A major study has found that giving patients medications to lower their blood pressure during the first 48 hours after a stroke does not reduce the likelihood of death or major disability.
The study is published in the Journal of the American Medical Association.
At least 25 per cent of the population has high blood pressure, which greatly increases the risk of stroke. Lowering blood pressure has been shown to reduce the risk of stroke. The study investigated whether there also would be a benefit to lowering blood pressure immediately after a stroke.
The study included more than 4,000 stroke patients in 26 hospitals across China who were randomly assigned to receive or discontinue blood pressure medications. At 14 days or upon hospital discharge, there were no statistically significant differences between the groups in mortality or disability.
Blood pressure often is elevated following a stroke.
“But in most cases, treatment is unnecessary because the blood pressure declines naturally over time, and lowering blood pressure may be contraindicated,” said stroke specialist Dr Jose Biller, chair of the department of neurology of Loyola University Medical Centre. “It is important not to over treat and cause low blood pressure because the most important objective is to maintain adequate blood flow to the brain.”
═══
> **What to do**:
**A)** Shorten the paragraph of the article on blood pressure after stroke that begins "The study included more than 4,000 stroke patients" into a single sentence, keeping its main facts.
**B)** Write a next paragraph for the article on blood pressure after stroke, starting right after its last sentence.
The data that come next are not needed for any of this work.
═══
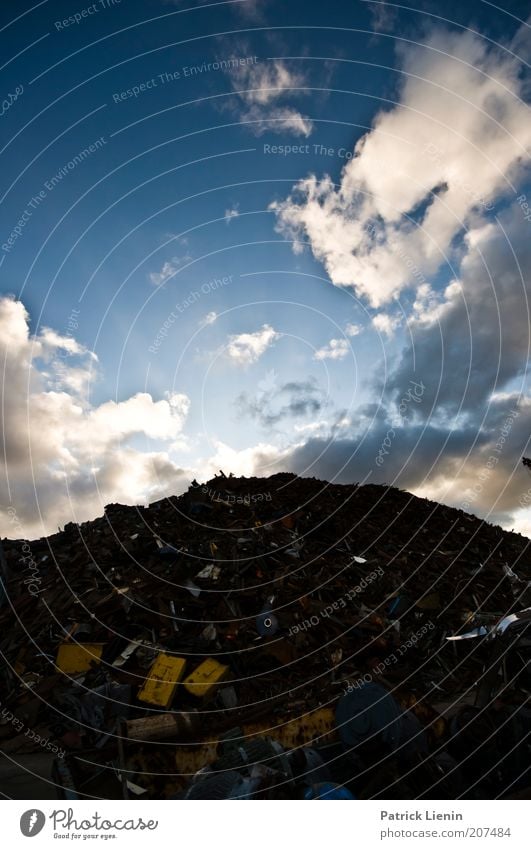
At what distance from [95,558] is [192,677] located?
21.6 ft

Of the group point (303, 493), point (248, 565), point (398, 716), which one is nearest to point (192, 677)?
point (248, 565)

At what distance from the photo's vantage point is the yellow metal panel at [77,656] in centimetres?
1010

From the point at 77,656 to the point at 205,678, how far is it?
331 centimetres

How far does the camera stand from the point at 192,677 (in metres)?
8.95

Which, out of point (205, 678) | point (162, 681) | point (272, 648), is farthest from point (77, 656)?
point (272, 648)

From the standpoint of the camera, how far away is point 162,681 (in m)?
8.91
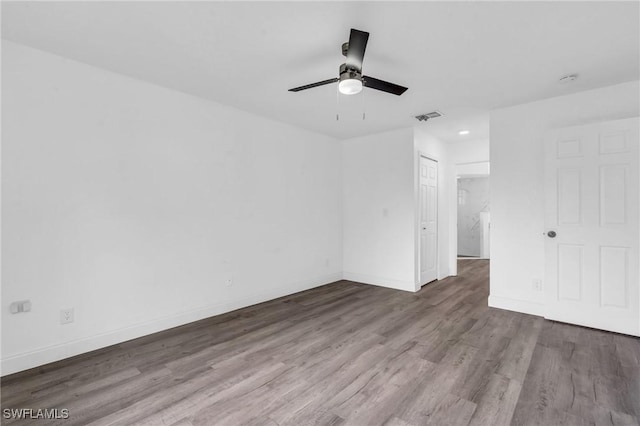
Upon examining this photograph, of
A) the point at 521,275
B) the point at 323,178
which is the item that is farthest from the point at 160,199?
the point at 521,275

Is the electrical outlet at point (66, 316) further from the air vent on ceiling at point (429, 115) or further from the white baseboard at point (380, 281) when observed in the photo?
the air vent on ceiling at point (429, 115)

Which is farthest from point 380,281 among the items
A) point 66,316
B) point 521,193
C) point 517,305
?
point 66,316

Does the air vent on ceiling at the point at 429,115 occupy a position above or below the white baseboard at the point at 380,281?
above

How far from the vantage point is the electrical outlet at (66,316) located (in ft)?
8.21

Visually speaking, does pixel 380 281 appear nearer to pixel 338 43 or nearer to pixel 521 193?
pixel 521 193

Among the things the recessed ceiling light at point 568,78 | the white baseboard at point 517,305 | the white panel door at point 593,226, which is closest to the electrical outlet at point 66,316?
the white baseboard at point 517,305

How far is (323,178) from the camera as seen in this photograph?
16.8 ft

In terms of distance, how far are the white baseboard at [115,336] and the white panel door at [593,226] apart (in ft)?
11.6

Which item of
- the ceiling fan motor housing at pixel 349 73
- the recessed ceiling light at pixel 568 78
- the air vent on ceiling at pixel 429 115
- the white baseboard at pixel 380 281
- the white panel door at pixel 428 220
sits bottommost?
the white baseboard at pixel 380 281

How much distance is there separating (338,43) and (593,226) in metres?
3.26

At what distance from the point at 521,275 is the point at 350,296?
2.24 m

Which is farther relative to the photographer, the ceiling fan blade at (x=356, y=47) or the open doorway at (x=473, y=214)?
the open doorway at (x=473, y=214)

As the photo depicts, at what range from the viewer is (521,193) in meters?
3.62

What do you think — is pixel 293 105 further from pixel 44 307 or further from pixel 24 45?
═══
> **Results by task**:
**A)** More than 4,000 stroke patients in 26 hospitals across China were randomly assigned to receive or discontinue blood pressure medications, and at 14 days or hospital discharge the two groups showed no statistically significant differences in death or disability.

**B)**
Dr Biller was a member of the study’s Data and Safety Monitoring Board. Dr Paul K Whelton, former president and CEO of Loyola University Health System, was chair of the monitoring board.
First author of the study is Dr Jiang He of Tulane University School of Public Health and Tropical Medicine.
The study is called the China Antihypertensive Trial in Acute Ischemic Stroke (CATIS). It involved patients who had suffered ischemic strokes, which account for about 85 per cent of all strokes. Such strokes are caused by blood clots that block blood flow to a part of the brain.